Her neyse, çok konuşup kafa ütüledim. Dediğim gibi, ağır bir film. Ha son olarak, filmin çeşitli sahnelerini, özellikle başlarını, "fazla" bulanlar olabilir. Ben özellikle Rents'in delüzyonlarında ekrana bakmak istemedim, gerçi kendimi de alamadım, çok gerildim. Filmin başlarında da uyuşturucu ve seks (kelimeyi bilerek kullandım ve cinsellik demedim) üzerine -son derece- açık sahneler var ve filmin hicivsel havasına uygun kaçacak şekilde, bunlar rahatsız edici olacak şekilde tasarlanmış. Zira beraber gittiğimiz arkadaşlardan birisi rahatsız olup çıktı. Bir arkadaşınızı filme götürecekseniz, bu aklınızda bulunsun; biz bilmiyorduk öyle bir garip durum oldu. Neyse ben gideyim.

6 Comments:

  • valla sevgili ne yalan söliim okudum yarısına kadar sonra devam edemedim ama edicem söz :D

    By Blogger çikolatalıkedi, at 7:56 ÖS  

  • Obi abinin şeyini gördük:D(Boş adam yorumu)

    By Blogger revolver, at 3:42 ÖS  

  • eheuheuehue yarıldım revo (boş adam cevabı)

    sen de oku bakiym kedi:p

    By Blogger maelstorm, at 8:32 ÖÖ  

  • Güzel filmdi. Zaten söylenecek herşeyi söylemişsin.

    Dediğin gibi uyuşturucu teması fazla ağır basıyordu. Senin fark ettiğin yanını görmesi zordu. Ama yinede insan göremese bile fark edebiliyordu.

    Uyuşturucu kullanmasa bile onlardan daha berbat bir insan olan şu bar kavgası çıkartan adamı(az önce aşağıdaki monolog için filme baktımda adı begbie imiş) yada asıl adamımızın temiz hayatının hali (fiziksel olmasada yeni bağımlılık hali) ya da asıl adamımızın reşit olmayan kız arkadaşı ya da onların kızının odasından çıkan adamı umursamayan ailesi (Türkiyede olsa ölmüştü değil mi? :)), daha sayabilirim.

    Bunun dışında filmde en çok ilgimi çeken şey asıl adamımız mark'ın begbie ile altılıyı kazandıktan sonra kutlama için gittikleri ar sahnesinde monologu oldu.
    "Bin yıl sonra erkek ve kadın kalmayacak sadece ibneler olacak.
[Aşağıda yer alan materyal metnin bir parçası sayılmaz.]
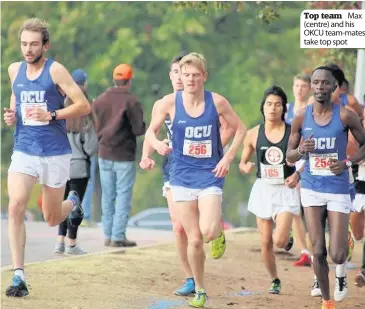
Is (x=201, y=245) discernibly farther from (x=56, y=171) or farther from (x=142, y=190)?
(x=142, y=190)

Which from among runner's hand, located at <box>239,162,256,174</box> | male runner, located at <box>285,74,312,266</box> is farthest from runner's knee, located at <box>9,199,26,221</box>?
male runner, located at <box>285,74,312,266</box>

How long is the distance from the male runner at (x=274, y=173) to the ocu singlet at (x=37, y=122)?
2.34 m

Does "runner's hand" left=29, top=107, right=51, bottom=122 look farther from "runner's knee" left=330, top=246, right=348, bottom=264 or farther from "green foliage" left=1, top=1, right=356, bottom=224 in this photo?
"green foliage" left=1, top=1, right=356, bottom=224

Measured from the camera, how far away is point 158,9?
41750 millimetres

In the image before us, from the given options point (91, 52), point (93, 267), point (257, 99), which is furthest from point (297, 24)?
point (93, 267)

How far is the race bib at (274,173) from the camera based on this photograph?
1435 centimetres

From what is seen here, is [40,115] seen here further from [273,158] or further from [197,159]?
[273,158]

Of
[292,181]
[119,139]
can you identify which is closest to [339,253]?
[292,181]

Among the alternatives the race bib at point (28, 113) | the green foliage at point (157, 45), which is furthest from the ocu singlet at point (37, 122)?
the green foliage at point (157, 45)

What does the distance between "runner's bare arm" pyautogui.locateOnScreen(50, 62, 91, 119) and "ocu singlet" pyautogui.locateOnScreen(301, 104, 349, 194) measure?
1.97m

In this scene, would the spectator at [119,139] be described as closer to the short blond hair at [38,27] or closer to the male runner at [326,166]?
the short blond hair at [38,27]

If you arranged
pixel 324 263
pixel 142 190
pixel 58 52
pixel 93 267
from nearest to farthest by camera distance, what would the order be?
pixel 324 263 < pixel 93 267 < pixel 58 52 < pixel 142 190

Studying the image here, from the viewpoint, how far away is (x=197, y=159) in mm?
12398

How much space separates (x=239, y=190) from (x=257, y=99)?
4.36 meters
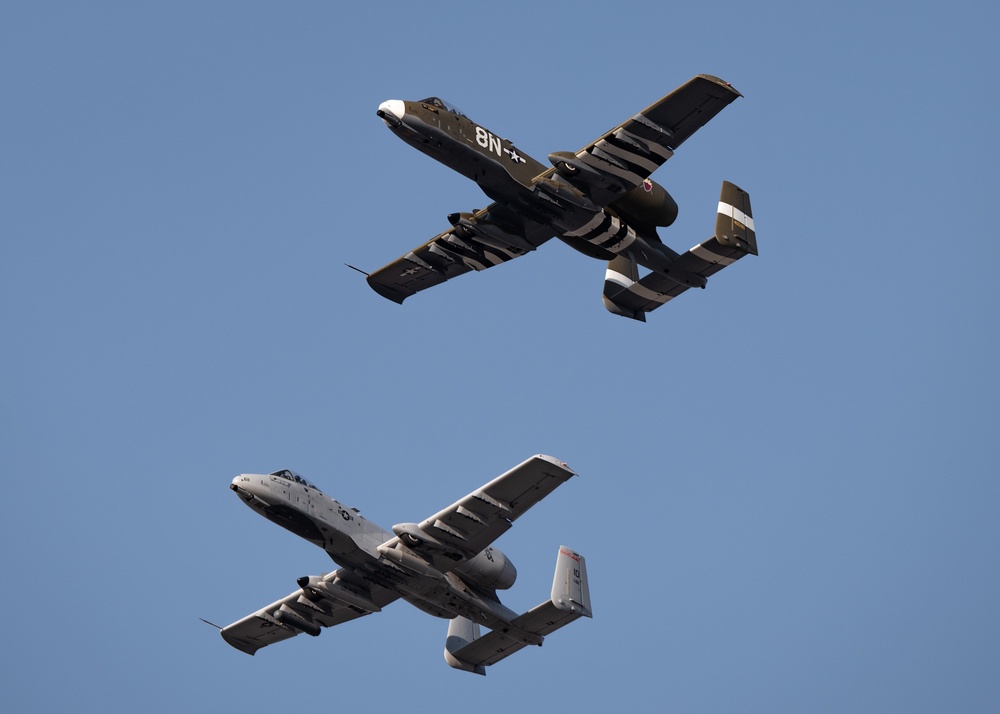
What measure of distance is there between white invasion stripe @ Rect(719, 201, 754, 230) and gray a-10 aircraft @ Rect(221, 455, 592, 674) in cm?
1455

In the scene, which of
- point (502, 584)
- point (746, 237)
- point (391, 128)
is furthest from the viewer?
point (746, 237)

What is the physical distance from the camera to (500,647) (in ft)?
196

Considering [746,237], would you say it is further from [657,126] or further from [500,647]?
[500,647]

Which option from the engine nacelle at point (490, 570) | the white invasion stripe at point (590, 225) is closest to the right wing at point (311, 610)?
the engine nacelle at point (490, 570)

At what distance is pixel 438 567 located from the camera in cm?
5525

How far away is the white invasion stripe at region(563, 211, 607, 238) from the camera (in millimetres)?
56562

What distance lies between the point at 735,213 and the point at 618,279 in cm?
544

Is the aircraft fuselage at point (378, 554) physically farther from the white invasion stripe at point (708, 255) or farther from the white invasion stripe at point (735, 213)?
the white invasion stripe at point (735, 213)

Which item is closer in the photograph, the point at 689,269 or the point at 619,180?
the point at 619,180

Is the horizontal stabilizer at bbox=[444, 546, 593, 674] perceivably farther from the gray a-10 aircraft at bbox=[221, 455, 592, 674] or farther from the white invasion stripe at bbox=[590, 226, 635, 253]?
the white invasion stripe at bbox=[590, 226, 635, 253]

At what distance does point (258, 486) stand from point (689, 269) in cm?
1895

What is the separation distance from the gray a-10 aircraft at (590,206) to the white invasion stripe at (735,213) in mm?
53

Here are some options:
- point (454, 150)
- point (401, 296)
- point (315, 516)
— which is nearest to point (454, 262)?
point (401, 296)

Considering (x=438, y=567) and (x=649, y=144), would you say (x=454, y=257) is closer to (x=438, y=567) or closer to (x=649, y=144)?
(x=649, y=144)
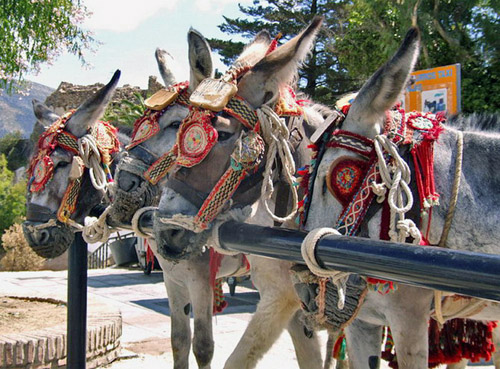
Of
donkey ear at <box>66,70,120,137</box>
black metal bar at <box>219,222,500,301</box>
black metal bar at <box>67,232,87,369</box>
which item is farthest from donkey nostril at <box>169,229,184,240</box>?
donkey ear at <box>66,70,120,137</box>

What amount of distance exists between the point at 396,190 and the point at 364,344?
3.06 feet

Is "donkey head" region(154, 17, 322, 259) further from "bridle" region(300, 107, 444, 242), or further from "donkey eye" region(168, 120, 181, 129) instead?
"donkey eye" region(168, 120, 181, 129)

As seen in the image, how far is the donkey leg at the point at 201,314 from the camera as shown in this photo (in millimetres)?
3918

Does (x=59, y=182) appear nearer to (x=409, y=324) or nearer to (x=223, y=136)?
(x=223, y=136)

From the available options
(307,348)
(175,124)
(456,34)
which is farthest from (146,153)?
(456,34)

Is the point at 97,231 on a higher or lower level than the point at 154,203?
lower

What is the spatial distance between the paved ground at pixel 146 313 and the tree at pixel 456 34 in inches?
223

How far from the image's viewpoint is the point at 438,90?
9188 mm

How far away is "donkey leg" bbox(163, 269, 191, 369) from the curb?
1.01 meters

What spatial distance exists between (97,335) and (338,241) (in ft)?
13.8

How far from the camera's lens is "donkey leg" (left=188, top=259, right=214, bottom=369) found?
12.9ft

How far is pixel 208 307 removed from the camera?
3945mm

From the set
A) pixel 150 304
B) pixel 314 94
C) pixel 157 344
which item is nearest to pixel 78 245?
pixel 157 344

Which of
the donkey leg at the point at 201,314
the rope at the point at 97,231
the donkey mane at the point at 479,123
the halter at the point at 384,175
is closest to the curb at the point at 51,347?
the donkey leg at the point at 201,314
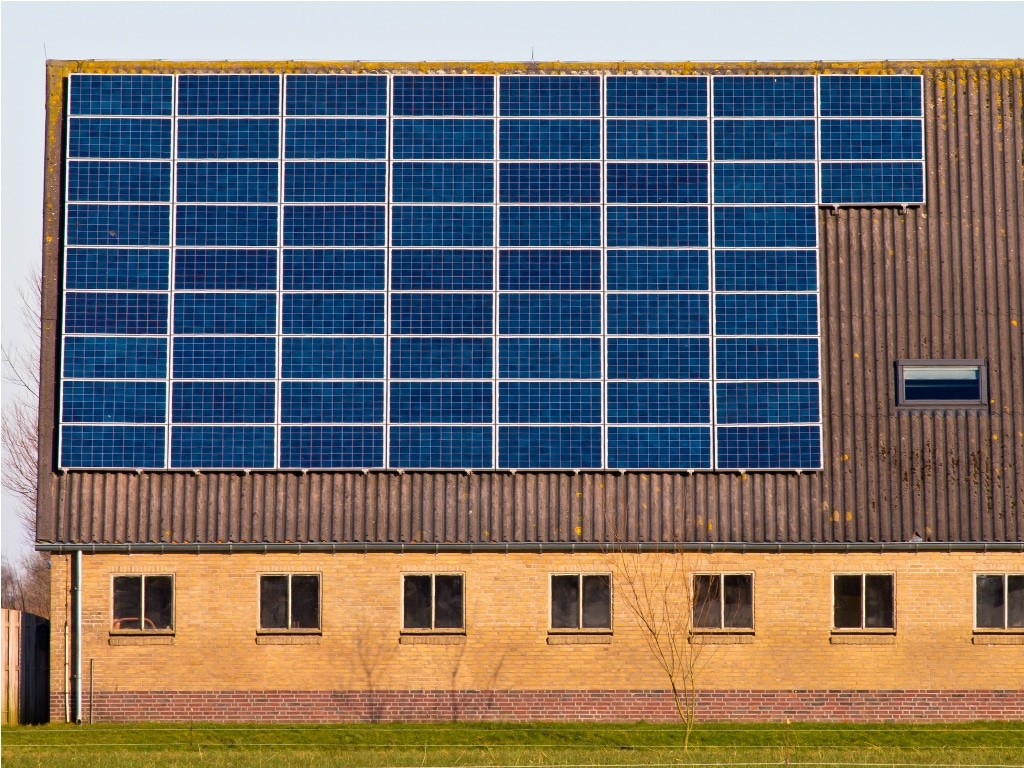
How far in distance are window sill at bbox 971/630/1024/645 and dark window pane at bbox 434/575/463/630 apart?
34.4 ft

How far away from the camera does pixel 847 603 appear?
3425cm

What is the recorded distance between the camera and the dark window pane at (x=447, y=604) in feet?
112

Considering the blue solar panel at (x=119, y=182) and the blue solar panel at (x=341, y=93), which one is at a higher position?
the blue solar panel at (x=341, y=93)

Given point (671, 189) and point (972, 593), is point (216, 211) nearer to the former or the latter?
point (671, 189)

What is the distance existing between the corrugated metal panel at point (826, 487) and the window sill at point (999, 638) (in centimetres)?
190

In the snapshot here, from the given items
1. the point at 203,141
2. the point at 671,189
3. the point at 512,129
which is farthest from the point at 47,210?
the point at 671,189

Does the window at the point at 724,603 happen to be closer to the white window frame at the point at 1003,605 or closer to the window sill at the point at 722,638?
the window sill at the point at 722,638

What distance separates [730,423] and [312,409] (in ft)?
28.4

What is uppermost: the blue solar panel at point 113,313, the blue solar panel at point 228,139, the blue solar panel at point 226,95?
the blue solar panel at point 226,95

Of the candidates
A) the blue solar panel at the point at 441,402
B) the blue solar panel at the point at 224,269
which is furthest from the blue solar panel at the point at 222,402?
the blue solar panel at the point at 441,402

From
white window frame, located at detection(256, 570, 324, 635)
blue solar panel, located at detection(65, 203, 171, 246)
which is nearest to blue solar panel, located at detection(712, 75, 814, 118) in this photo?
blue solar panel, located at detection(65, 203, 171, 246)

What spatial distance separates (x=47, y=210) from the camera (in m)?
35.5

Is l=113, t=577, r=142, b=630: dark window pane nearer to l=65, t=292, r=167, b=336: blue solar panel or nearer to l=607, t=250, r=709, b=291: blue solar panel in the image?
l=65, t=292, r=167, b=336: blue solar panel

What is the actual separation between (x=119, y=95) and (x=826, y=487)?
17102 mm
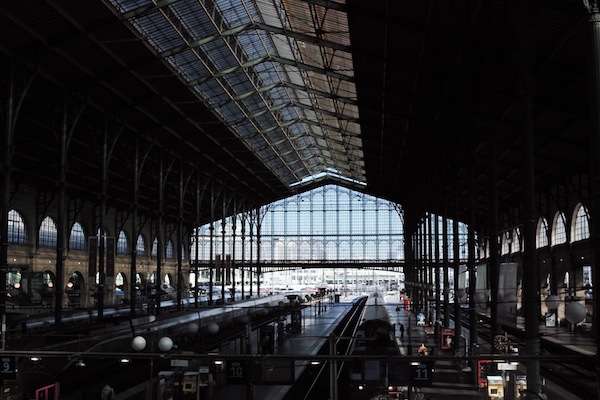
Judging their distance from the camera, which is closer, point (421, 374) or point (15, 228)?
point (421, 374)

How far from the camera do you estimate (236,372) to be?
15336mm

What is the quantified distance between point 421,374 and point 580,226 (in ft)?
96.2

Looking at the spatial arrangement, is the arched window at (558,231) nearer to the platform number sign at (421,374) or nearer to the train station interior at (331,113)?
the train station interior at (331,113)

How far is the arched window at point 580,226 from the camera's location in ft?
130

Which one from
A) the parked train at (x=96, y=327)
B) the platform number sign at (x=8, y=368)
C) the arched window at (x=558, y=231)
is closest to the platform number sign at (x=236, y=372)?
the platform number sign at (x=8, y=368)

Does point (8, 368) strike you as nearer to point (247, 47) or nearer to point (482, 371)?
point (482, 371)

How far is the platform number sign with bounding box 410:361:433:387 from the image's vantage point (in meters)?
15.6

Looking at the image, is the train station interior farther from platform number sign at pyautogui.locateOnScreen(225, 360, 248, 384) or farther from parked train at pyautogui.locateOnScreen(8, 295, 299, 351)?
parked train at pyautogui.locateOnScreen(8, 295, 299, 351)

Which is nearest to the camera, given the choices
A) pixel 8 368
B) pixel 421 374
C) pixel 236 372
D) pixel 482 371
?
pixel 8 368

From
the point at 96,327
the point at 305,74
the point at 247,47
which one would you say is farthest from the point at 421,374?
the point at 305,74

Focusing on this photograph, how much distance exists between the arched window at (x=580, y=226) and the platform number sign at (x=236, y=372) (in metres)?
30.9

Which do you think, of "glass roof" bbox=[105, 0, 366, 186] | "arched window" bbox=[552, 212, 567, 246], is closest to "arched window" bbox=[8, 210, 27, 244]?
"glass roof" bbox=[105, 0, 366, 186]

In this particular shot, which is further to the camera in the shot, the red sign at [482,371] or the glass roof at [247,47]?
the glass roof at [247,47]

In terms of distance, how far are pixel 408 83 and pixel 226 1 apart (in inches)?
411
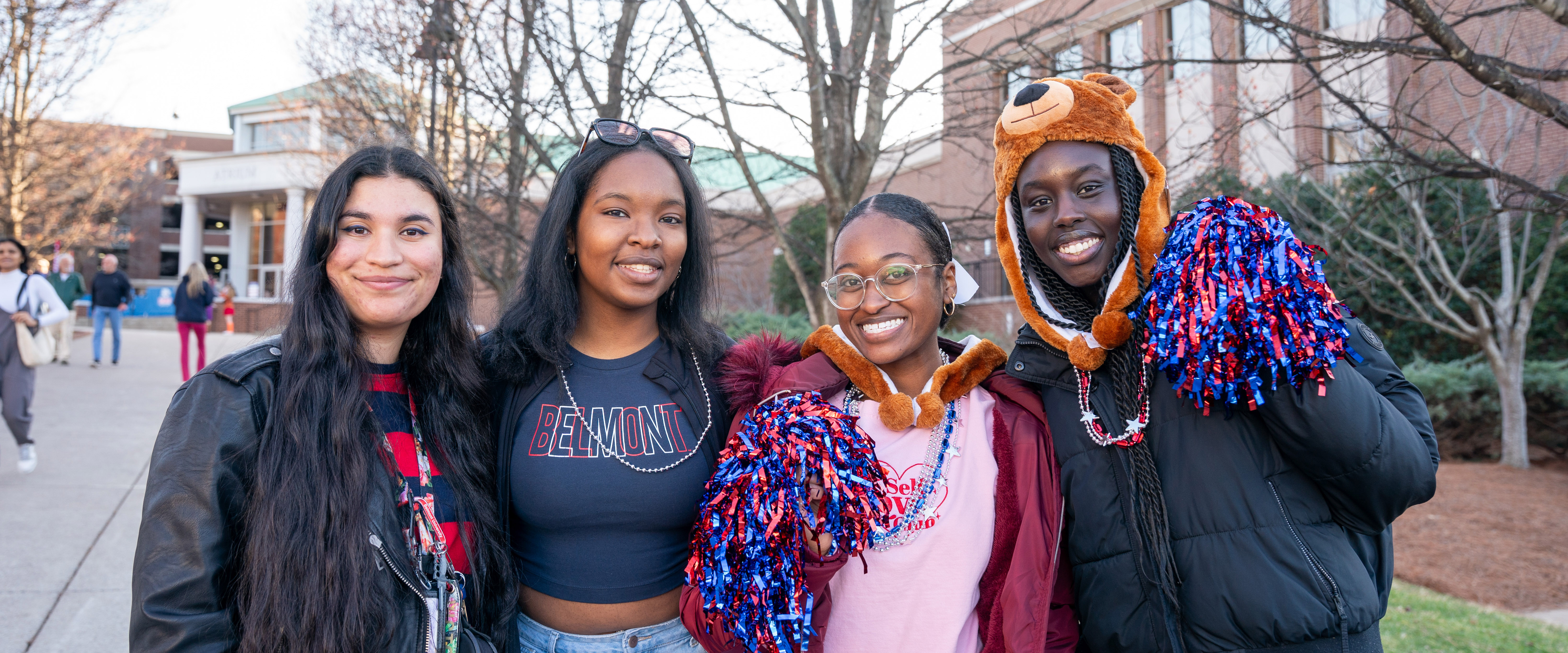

Kulağa güzel geliyor" (Saunds gırieeyt tu mii şeklinde söylemesi de ayrı bir hoşluk tabi :)).

    Eklemeden geçemeyeceğim bir diğer şeyde spuds'un sevgilisinin evindeki ufak!! kazası. Tanrım öyle berbat birşey görmemiştim :).

    By Blogger Ragnor, at 1:04 ÖÖ  

  • eheheheh az önce family guy'da stewie pancake bağımlılığı etkisiyle bölümün sonunda filmdeki kriz halusünasyonunu gördü, gülmekten yarıldım. Müzik bile aynıydı pouhauhauahu.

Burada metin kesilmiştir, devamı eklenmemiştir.